-------- EXCERPTED TEXT --------

Growing up in the US, I often found myself caught between two worlds: my somewhat traditional Filipino upbringing and the dominant American culture of my teachers and peers. Later, after traveling the world and relocating to Germany as an adult, I felt even more conflicted in terms of cultural and national identity. What am I? An American? An Asian? A German? None of those descriptions could ever satisfy me or the person receiving my answer. Whatever the case, I was a permanent foreigner who could never fully assimilate into the country I lived in, no matter how much I tried. Though I have come to accept this without any bitterness, I often feel that I have no claim on any country as my own. I cannot lord my rights to the land over others I deem unworthy or separate people into neat categories based on superficial attributes: my folk and “the others”, good and bad, first class and second class. Always grasping for a foothold on that shaky ground of privilege and worth assignment, and struggling to find a word to define myself that wasn’t reductive or derogatory.
Imagine my disbelief and happiness one day about a year ago, when I watched Pico Iyer’s beautiful lecture, “Where is home?” on TED. For the first time in my life, I listened to someone describe being a multicultural, multinational person in this day and age with such beauty and positivity. I was transfixed, his words had a profound resonance, and they would later inspire me to create this blog. I went on to watch Mr. Iyer’s other lectures on TED, visit his website and read more of his wonderful work. I can go on and on about the accomplished writer and his achievements, which are many, but I’ll best leave the facts to his website, his TED and Wikipedia pages. I would also like to mention that this is not a paid advertisement for the man but my honest opinion.
What is the most striking about Pico Iyer is his warmth and optimism. His worldview is so bright and hopeful — especially when set against the dark frame of current events. A peaceful eye within the violent storms of identity politics, globalism, terrorist threats and technological disruptions swirling around him. In a world clogged with negative views of foreigners and immigrants, all too often from the outside looking in — he looks out from within, shining a bright light at and from lesser known and intriguing new places. I say “at and from” because the writings on his website are classified in that way: “inner life” and “outer life”, though these lines often seem to blur. He sheds light on the inner life and spirituality of that rapidly growing modern-day creation — the multicultural or multinational person. And that perspective can hardly be complete without describing the outside world seen from those fresh, observant eyes.
In his TED lecture, “Where is home?”, he describes the multicultural, multinational people, like himself, that he meets all over the world as a kind of expanding “floating tribe”, a fast-growing product of the modern age, people “whose identities are not fixed on their country of residence or origin as they were in the past.” And how do such people define themselves without the clean borders of a map? Well, they’re all not tearing their hair out, hiding in a dark corner somewhere — it doesn’t have to be so bad. It can be liberating, thrilling, it can even be an opportunity for spiritual growth. He continues:
Their whole life will be spent taking pieces of many different places and putting them together into a stained glass whole. Home for them is really a work in progress. It’s like a project on which they’re constantly adding upgrades and improvements and corrections. And for more and more of us, home has really less to do with a piece of soil than, you could say, with a piece of soul.

--------

THE REQUEST. Write out the part of the essay on Pico Iyer that opens with the words "Imagine my disbelief" and closes with "my honest opinion.", changing "transfixed" to "spellbound". The data here have no connection to the essay on Pico Iyer.

-------- RECORDS SHOWN --------

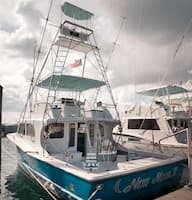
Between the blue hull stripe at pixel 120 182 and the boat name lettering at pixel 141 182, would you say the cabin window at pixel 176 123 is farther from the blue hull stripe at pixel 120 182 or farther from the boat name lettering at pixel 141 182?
the boat name lettering at pixel 141 182

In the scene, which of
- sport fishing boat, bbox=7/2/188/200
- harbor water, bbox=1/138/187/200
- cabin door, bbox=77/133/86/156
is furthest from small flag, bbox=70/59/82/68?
harbor water, bbox=1/138/187/200

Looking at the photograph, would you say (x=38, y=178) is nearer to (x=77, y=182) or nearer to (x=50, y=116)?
(x=50, y=116)

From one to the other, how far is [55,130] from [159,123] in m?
10.2

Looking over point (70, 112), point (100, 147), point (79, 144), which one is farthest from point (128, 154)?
point (70, 112)

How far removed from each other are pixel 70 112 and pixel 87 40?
10.9ft

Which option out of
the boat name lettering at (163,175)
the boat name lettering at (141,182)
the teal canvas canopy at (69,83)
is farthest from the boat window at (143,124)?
the boat name lettering at (141,182)

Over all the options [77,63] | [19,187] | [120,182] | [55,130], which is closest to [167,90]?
[77,63]

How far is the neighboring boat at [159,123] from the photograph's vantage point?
15375mm

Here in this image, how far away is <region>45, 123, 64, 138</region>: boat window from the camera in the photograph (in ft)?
27.4

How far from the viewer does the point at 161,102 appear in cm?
1705

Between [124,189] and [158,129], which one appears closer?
[124,189]

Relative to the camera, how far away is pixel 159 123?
54.2 feet

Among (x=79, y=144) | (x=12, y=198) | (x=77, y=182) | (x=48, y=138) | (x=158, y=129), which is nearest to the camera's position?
(x=77, y=182)

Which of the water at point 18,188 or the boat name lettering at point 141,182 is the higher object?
the boat name lettering at point 141,182
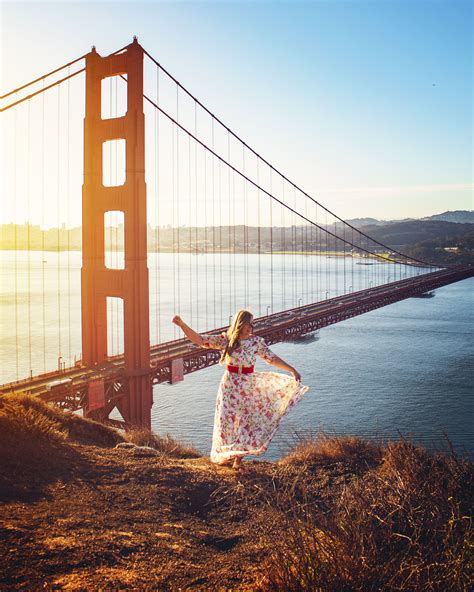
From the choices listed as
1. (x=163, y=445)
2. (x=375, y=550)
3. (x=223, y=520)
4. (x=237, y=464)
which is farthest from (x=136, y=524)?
(x=163, y=445)

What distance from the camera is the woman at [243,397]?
5.25 m

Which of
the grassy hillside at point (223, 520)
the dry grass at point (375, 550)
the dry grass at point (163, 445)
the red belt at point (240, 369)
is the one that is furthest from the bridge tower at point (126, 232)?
the dry grass at point (375, 550)

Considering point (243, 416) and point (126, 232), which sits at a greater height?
point (126, 232)

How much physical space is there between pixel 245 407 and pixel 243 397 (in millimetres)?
87

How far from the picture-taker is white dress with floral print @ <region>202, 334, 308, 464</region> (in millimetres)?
5316

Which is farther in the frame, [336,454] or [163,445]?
[163,445]

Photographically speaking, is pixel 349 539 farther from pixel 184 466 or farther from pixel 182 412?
pixel 182 412

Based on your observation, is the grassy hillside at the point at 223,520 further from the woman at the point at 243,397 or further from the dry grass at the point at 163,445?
the dry grass at the point at 163,445

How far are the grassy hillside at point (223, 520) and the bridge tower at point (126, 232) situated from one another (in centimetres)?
867

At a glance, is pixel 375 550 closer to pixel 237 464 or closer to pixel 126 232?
pixel 237 464

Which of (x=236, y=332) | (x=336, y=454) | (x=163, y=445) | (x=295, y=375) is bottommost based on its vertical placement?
(x=163, y=445)

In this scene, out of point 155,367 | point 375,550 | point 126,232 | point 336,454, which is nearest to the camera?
point 375,550

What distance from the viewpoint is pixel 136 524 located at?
12.6 ft

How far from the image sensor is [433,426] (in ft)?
65.6
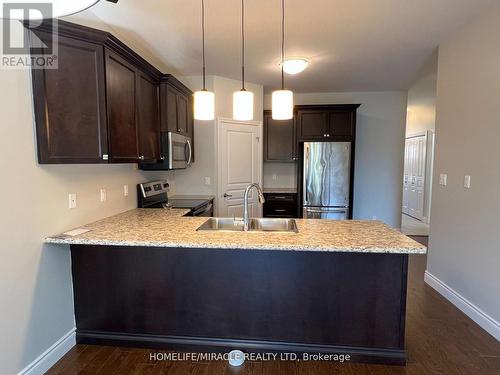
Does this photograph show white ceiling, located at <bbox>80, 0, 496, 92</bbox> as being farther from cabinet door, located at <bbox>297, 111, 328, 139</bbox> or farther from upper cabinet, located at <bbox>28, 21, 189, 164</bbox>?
cabinet door, located at <bbox>297, 111, 328, 139</bbox>

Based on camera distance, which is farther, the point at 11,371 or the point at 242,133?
the point at 242,133

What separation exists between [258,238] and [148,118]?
174 cm

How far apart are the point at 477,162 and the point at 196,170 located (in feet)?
10.9

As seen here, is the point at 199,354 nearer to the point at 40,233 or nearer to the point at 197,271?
the point at 197,271

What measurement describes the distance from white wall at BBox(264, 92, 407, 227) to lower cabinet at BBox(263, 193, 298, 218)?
1.31m

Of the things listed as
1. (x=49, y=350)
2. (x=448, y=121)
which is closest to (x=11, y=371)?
(x=49, y=350)

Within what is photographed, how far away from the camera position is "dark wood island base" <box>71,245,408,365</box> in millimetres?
2006

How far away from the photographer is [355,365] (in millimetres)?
2027

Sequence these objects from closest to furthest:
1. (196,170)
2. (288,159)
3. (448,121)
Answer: (448,121), (196,170), (288,159)

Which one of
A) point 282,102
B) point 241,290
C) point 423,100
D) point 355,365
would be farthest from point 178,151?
point 423,100

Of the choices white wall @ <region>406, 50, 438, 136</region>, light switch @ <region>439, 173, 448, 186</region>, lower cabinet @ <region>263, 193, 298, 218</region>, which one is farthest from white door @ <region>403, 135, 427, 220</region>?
light switch @ <region>439, 173, 448, 186</region>

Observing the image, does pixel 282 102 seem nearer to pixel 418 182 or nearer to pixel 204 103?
pixel 204 103

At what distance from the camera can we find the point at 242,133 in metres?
4.66

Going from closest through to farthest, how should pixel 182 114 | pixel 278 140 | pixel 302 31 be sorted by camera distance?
1. pixel 302 31
2. pixel 182 114
3. pixel 278 140
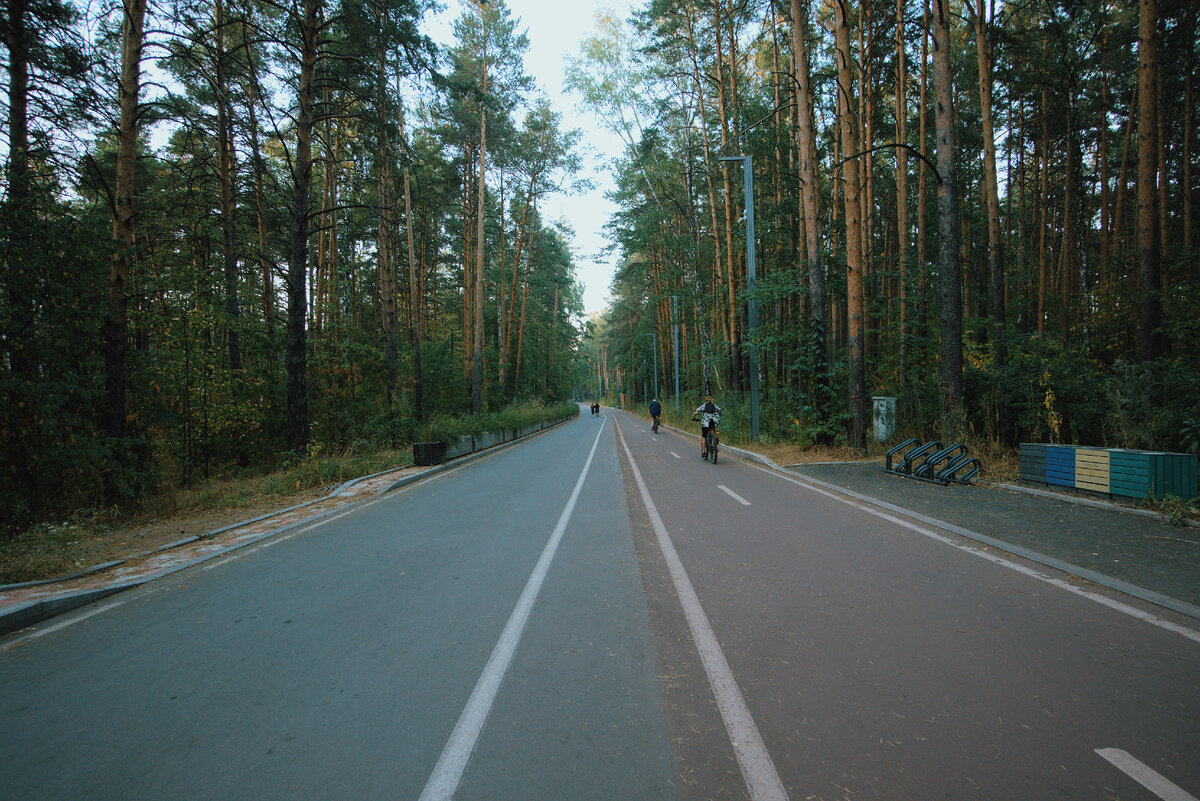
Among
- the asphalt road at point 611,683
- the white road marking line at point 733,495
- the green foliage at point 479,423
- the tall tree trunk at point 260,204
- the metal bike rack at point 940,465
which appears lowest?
the white road marking line at point 733,495

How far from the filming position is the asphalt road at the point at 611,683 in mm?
2307

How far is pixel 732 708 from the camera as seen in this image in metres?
2.84

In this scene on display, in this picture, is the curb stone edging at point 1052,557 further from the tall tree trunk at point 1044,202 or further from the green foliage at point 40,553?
the tall tree trunk at point 1044,202

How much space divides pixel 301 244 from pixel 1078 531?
14950 millimetres

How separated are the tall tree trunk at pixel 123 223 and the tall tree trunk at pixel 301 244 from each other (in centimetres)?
297

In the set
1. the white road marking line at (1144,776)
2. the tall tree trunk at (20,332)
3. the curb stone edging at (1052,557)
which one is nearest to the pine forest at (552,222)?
the tall tree trunk at (20,332)

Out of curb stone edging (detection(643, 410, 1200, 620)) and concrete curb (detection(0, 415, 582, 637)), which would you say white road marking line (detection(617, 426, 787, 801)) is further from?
concrete curb (detection(0, 415, 582, 637))

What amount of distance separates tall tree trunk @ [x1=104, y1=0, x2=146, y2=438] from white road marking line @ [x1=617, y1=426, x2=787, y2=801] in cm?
985

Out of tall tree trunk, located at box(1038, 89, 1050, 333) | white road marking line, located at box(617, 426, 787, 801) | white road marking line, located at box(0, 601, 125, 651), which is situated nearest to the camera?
white road marking line, located at box(617, 426, 787, 801)

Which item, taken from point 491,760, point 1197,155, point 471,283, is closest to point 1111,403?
point 491,760

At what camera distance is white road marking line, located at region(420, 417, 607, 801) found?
2275 millimetres

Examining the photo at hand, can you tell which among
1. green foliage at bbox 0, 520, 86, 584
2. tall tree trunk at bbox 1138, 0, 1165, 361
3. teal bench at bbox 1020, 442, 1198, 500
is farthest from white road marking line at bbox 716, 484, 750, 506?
tall tree trunk at bbox 1138, 0, 1165, 361

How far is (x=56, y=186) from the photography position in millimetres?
8117

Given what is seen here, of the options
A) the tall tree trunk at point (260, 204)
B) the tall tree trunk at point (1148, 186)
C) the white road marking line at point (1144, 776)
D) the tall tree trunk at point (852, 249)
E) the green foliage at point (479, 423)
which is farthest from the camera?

--------

ANSWER IN FULL.
Imagine my disbelief and happiness one day about a year ago, when I watched Pico Iyer’s beautiful lecture, “Where is home?” on TED. For the first time in my life, I listened to someone describe being a multicultural, multinational person in this day and age with such beauty and positivity. I was spellbound, his words had a profound resonance, and they would later inspire me to create this blog. I went on to watch Mr. Iyer’s other lectures on TED, visit his website and read more of his wonderful work. I can go on and on about the accomplished writer and his achievements, which are many, but I’ll best leave the facts to his website, his TED and Wikipedia pages. I would also like to mention that this is not a paid advertisement for the man but my honest opinion.